INSTRUCTIONS:
• 1. In the stall-practice discussion, how often does the pilot and CFI say a pilot should get an evaluation to stay safe?
• 2. Reproduce the stall-practice discussion word for word, everything from "Pilot/CFI/CFII" down to "an ongoing result.".
• 3. Check each statement against the stall-practice discussion and answer yes or no, quoting the words that settle it: (a) The evaluation requirement mentioned is every two years. (b) Extremely competent instructors make sure students have had basic spin entry and recovery. (c) The opening post asks only instructors to reply.

PASSAGE SHOWN:
┏━━
Ok, so say you are post-solo and approved to perform stalls OR you
are a private pilot.

Is it smart to go out and practice stalls on a normal basis? For
proficiency and for fun?

Or are stalls something you should only being doing for training?

I would like to hear from both pilots and instructors on your
thinking of this topic.

Also what percentage of you out there do practice them on your own?

Thanks


You can consider yourself safe to perform solo stalls if you have had
proper training in stalls not only entered from normally anticipated
flight attitudes but also from abnormal entries such as accelerated
and crossed controlled entries.
Competent instructors will make sure you have had this training.
EXTREMELY competent instructors will exceed the book requirement in
stall training and make sure you have had basic spin entry and
recovery as well. With this training in your tool kit, you should be
perfectly safe in practicing stalls solo.

Dudley Henriques



I agree Dudley. My students get this kind of training. I would only
add that to stay safe, keep practicing and get at least an annual eval.
I know every two years is the requirement, but remember the requirments
are minimum standards.

Pilot/CFI/CFII


I'm a great fan of "practicing". I've always advocated to the pilots I've
trained, the adoption of what I call a "never ending training mode" that
treats every flight, no matter how trivial a flight, as a training flight
requiring a serious self appraisal, adjustment in technique, and/or
correction as an ongoing result.
This requires a professional approach to everyday flying that uses a highly
developed habit patterns where a pilot engages in a constant self evaluation
and correction pattern geared toward maximizing his/her performance on a
constant basis.
I like a habit pattern in a pilot that causes him/her to come off a
perfectly executed flight thinking about how he could have made it better.
┗━━
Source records
┏━━
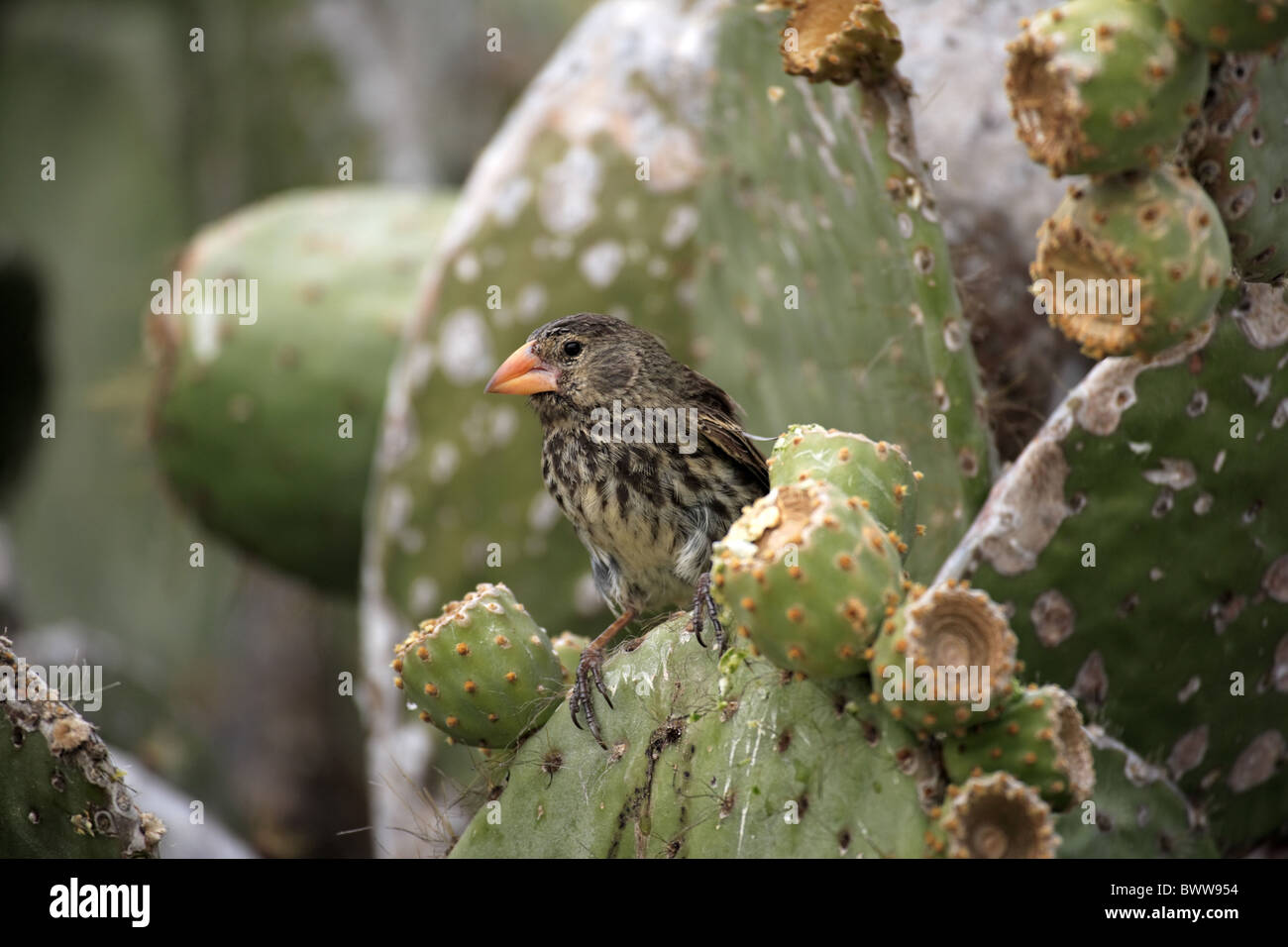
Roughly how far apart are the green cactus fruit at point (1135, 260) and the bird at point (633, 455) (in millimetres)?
919

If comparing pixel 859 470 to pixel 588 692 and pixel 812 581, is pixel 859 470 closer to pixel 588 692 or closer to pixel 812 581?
pixel 812 581

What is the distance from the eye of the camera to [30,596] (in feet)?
19.5

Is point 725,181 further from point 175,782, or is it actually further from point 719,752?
point 175,782

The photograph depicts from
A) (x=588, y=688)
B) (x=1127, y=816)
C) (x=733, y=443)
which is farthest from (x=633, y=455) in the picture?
(x=1127, y=816)

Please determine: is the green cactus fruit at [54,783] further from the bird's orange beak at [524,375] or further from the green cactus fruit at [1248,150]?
the green cactus fruit at [1248,150]

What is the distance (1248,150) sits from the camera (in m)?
1.60

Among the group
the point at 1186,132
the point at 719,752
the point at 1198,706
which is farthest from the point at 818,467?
the point at 1198,706

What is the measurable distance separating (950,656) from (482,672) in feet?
2.32

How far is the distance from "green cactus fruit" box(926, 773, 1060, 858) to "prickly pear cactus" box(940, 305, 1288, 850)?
2.16 feet

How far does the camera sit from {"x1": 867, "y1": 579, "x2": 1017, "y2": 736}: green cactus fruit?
50.9 inches

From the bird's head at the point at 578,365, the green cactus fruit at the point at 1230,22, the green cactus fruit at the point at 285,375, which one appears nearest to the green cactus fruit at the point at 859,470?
the green cactus fruit at the point at 1230,22

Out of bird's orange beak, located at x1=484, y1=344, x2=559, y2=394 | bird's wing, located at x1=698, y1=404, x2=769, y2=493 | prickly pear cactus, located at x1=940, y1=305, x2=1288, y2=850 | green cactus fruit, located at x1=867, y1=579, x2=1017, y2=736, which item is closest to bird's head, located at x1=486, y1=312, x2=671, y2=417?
bird's orange beak, located at x1=484, y1=344, x2=559, y2=394

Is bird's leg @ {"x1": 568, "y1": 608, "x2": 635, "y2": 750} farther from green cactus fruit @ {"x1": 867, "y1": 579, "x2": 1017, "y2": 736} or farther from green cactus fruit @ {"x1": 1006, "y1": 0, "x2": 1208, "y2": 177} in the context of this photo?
green cactus fruit @ {"x1": 1006, "y1": 0, "x2": 1208, "y2": 177}
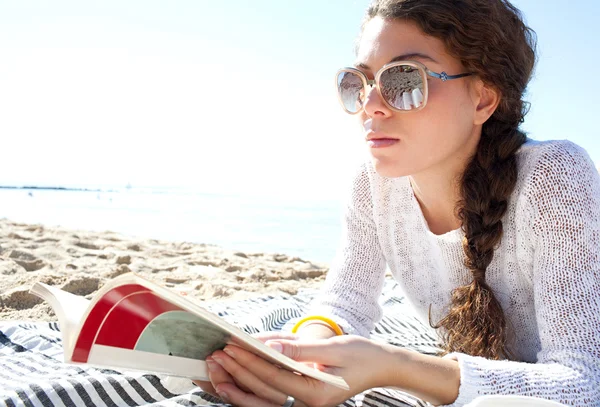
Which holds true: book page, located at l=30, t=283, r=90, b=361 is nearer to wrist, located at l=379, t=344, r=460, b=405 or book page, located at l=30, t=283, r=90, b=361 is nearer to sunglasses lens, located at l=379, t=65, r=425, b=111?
wrist, located at l=379, t=344, r=460, b=405

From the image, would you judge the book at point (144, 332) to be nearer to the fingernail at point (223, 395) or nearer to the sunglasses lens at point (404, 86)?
the fingernail at point (223, 395)

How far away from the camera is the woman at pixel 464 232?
147 centimetres

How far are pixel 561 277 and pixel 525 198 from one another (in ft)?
0.91

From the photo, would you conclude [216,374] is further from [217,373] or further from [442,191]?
[442,191]

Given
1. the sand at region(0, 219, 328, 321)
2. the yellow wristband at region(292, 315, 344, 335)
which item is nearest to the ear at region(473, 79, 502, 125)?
the yellow wristband at region(292, 315, 344, 335)

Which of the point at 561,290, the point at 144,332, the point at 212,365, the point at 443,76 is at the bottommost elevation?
the point at 212,365

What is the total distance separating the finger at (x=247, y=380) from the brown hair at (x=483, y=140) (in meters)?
0.76

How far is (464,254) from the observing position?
1.94 metres

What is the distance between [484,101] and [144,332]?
1385 mm

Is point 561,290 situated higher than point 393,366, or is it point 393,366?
point 561,290

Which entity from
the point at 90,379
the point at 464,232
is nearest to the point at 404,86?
the point at 464,232

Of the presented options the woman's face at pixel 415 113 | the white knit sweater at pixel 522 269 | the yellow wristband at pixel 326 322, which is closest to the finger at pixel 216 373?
the yellow wristband at pixel 326 322

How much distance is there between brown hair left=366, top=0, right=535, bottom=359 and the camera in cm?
177

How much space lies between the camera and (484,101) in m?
1.89
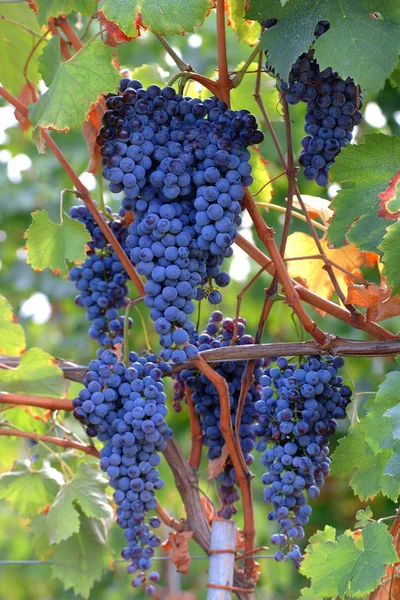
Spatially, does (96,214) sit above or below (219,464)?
above

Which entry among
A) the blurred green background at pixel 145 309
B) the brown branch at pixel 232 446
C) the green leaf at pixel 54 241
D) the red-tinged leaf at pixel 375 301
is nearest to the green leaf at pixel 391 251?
the red-tinged leaf at pixel 375 301

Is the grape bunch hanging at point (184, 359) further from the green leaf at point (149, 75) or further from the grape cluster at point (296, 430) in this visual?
the green leaf at point (149, 75)

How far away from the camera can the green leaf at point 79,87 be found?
1016mm

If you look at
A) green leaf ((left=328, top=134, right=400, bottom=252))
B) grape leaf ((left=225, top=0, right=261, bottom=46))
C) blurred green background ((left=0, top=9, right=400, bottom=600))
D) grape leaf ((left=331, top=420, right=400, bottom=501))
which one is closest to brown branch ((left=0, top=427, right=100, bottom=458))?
grape leaf ((left=331, top=420, right=400, bottom=501))

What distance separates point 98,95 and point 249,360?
42 cm

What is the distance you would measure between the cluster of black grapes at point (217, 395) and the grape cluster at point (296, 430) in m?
0.08

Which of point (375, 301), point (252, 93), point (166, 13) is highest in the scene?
point (252, 93)

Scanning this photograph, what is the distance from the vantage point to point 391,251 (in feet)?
2.99

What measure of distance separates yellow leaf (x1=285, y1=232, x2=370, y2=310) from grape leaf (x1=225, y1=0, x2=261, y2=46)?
0.33 meters

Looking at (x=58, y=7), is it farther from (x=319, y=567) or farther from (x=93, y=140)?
(x=319, y=567)

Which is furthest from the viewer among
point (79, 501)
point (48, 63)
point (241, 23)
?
point (79, 501)

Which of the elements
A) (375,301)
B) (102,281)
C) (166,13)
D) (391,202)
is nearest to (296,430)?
(375,301)

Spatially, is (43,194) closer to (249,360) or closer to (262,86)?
(262,86)

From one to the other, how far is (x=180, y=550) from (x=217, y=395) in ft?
0.80
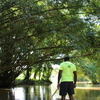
┗━━
SOLUTIONS BELOW:
• 1. At least once a year, as an annual evaluation.

• 2.
Pilot/CFI/CFII


I'm a great fan of "practicing". I've always advocated to the pilots I've
trained, the adoption of what I call a "never ending training mode" that
treats every flight, no matter how trivial a flight, as a training flight
requiring a serious self appraisal, adjustment in technique, and/or
correction as an ongoing result.

• 3.
(a) Yes: "I know every two years is the requirement"
(b) Yes: "EXTREMELY competent instructors will exceed the book requirement in stall training and make sure you have had basic spin entry and recovery as well."
(c) No: "I would like to hear from both pilots and instructors on your thinking of this topic."